Paulo Pegoraro
De Cascavel
Os empresários Antônio Joaquim Tormena, 51 anos, seu irmão Raineldes, 53, e Giuliano Fabian Tormena, 22 (filho de Antônio), negaram ontem acusação feita em ação penal que corre na Justiça Federal de Cascavel, por tráfico internacional de drogas, de Toledo para a Espanha. Segundo a acusação, eles são responsáveis pelo envio de 1.190 quilos de cocaína à Europa.
Antônio, Joaquim e Giuliano eram donos da Madeireira JRG, em Toledo, e de uma subsidiária na Espanha (a Eurolâminas), através da qual exportavam. Em agosto de 1966, a polícia espanhola apreendeu em Santander um contêiner com lâminas que teria sido despachado pela JRG, no interior do qual estava a cocaína.
O diretor espanhol da Eurolâminas, Luciano Montero Vale, acabou preso, e Joaquim Antônio Tormena, que estava em Santander, conseguiu fugir, retornando ao Brasil. Esta é a versão sustentada pela acusação, feita na Procuradoria da República em Cascavel.
O processo no Brasil se iniciou com uma carta rogatória da Espanha ao Supremo Tribunal Federal, que repassou o caso à Procuradoria em Cascavel. Como as empresas das quais os Tormena eram sócios faliram, eles tiveram o único bem disponível, uma fazenda de 372 hectares no Mato Grosso do Sul, sequestrado pela Justiça.

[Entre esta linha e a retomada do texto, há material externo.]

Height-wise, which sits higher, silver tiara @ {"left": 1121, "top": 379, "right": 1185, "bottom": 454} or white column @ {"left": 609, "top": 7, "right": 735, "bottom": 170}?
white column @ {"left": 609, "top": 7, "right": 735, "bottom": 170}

O advogado da família, Salvador Henrique Von Holleben afirma desconhecer o sequestro, mas a Folha tem seu poder cópia do despacho. A fazenda está registrada em Amambai (MS). Raineldes Tormena mora em Iguatemi, próximo a Amambai, e Antonio e Giuliano Tormena em Toledo.
O procurador Celso Três sustenta que a cocaína ‘‘quase com certeza’’ entrou pelo Paraguai e foi mandada em caminhões de Toledo para o porto de Paranaguá para ser exportada. Os Tormena têm versão diferente. Eles afirmam não terem conhecimento de detalhes do processo existente na Espanha, que corre ‘‘à revelia’’, e que ele não está concluído, por isso não constam como ‘‘condenados’’. No processo brasileiro, também são apenas ‘‘acusados’’ porque o processo está ‘‘em fase inicial’’.